Friday, December 14, 2012

Miketz: Life is but a dream

This weeks parsha deals with realities generated by dreams. The first sense of  miketz is the end of a (bad) period of time, the two additional years of Joseph's imprisonment...after he had "interpreted" the dreams of the royal wine steward and baker.  These 2 years must have had a dream like aspect for Joseph, and like a dream, he awakened from it, the dream ended.  When Pharaoh awakens from his dream, the word is the same... Vayikatz.

Joseph interprets the Pharaoh's dreams and is thereby elevated to viceroy ( and CEO) of  Egypt.The Tzena Urenah  quotes the observations of the Bechai and the Todoth Yitzchak that in Miketz, the Pharaoh is not called the king of Egypt.  I speculate that the dream of the Pharaoh was to be the king, and Joseph showed him how!

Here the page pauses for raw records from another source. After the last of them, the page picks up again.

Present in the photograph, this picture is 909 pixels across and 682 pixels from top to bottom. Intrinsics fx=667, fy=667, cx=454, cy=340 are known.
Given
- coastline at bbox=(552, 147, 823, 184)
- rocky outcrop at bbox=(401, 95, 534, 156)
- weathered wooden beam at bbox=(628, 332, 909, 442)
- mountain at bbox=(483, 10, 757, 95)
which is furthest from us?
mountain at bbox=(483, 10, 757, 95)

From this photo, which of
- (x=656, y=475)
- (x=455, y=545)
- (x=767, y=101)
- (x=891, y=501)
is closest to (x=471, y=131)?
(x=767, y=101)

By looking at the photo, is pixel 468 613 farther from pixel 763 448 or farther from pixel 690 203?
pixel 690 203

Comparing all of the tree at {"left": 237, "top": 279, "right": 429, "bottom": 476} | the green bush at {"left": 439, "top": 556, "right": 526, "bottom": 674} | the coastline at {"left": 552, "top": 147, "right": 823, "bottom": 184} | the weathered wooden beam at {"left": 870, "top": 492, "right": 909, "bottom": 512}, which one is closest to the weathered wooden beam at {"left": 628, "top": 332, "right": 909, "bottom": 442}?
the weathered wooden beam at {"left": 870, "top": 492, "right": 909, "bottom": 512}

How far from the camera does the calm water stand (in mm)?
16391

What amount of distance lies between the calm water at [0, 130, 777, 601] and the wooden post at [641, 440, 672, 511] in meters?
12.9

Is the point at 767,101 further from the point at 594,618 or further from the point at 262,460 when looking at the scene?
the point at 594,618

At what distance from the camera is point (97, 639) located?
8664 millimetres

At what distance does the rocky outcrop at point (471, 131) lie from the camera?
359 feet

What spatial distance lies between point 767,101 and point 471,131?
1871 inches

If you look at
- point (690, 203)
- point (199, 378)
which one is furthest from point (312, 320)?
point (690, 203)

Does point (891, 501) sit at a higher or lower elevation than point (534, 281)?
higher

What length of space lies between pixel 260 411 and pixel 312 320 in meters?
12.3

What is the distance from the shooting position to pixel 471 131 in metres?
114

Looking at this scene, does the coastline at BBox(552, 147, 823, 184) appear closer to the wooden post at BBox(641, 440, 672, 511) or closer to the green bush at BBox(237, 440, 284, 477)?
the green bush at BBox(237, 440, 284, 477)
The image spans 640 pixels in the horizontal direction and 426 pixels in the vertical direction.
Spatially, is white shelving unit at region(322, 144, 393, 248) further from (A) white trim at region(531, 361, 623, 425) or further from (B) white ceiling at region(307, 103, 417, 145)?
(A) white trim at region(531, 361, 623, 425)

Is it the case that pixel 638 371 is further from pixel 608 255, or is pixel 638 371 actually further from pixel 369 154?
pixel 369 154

Pharaoh has capital  He is buying grain, all the grain that the farmers can produce.  So the farmers produce as much grain as they can sell, ignoring the depletion of the land.  Meanwhile, there is so much grain that the price falls, forcing more production and more land depletion  and ultimately ... a famine.  The famine had been predicted ( and, in part generated) by the new purveyors of grain, the new sustainers of the people, the (new) king and his viceroy.  Turning the dream into reality.  I have a dream. 

The remainder of the parsha deals with Joseph turning his old dreams into realities. Why all the effort? Because in the end, the story is the material for countless dreams and dreamers.